─── Recorded data
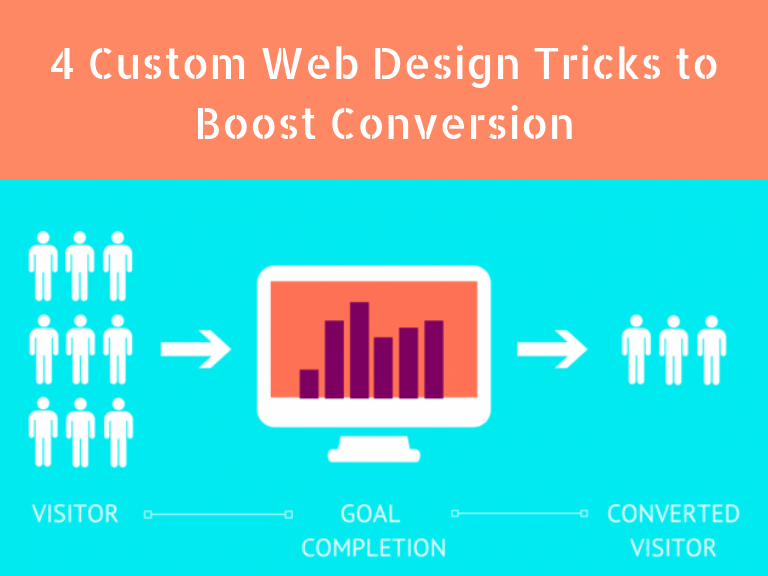 4 Custom Web Design Tricks to Boost Conversion

VISITOR

GOAL COMPLETION

CONVERTED VISITOR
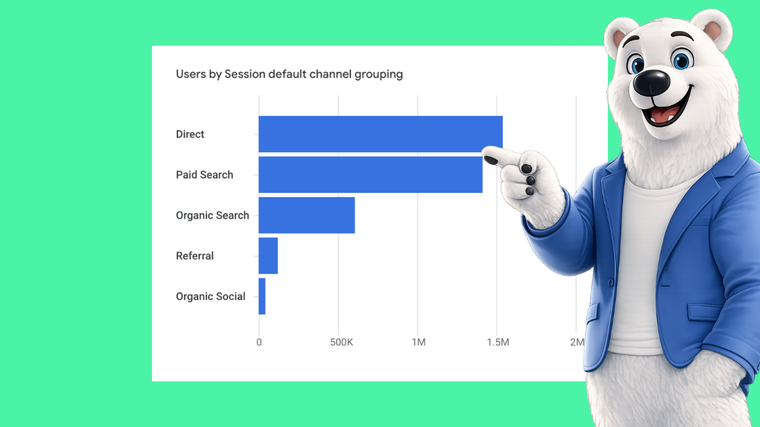 Users by Session default channel grouping

Direct
Paid Search
Organic Search
Referral
Organic Social

0
500K
1M
1.5M
2M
──────
- **What to do**
Leaving out the pictures, return exactly the lines from the one that contains "CONVERTED VISITOR" through the last line of the records above, inclusive.

- **Result for this exercise**
CONVERTED VISITOR
 Users by Session default channel grouping

Direct
Paid Search
Organic Search
Referral
Organic Social

0
500K
1M
1.5M
2M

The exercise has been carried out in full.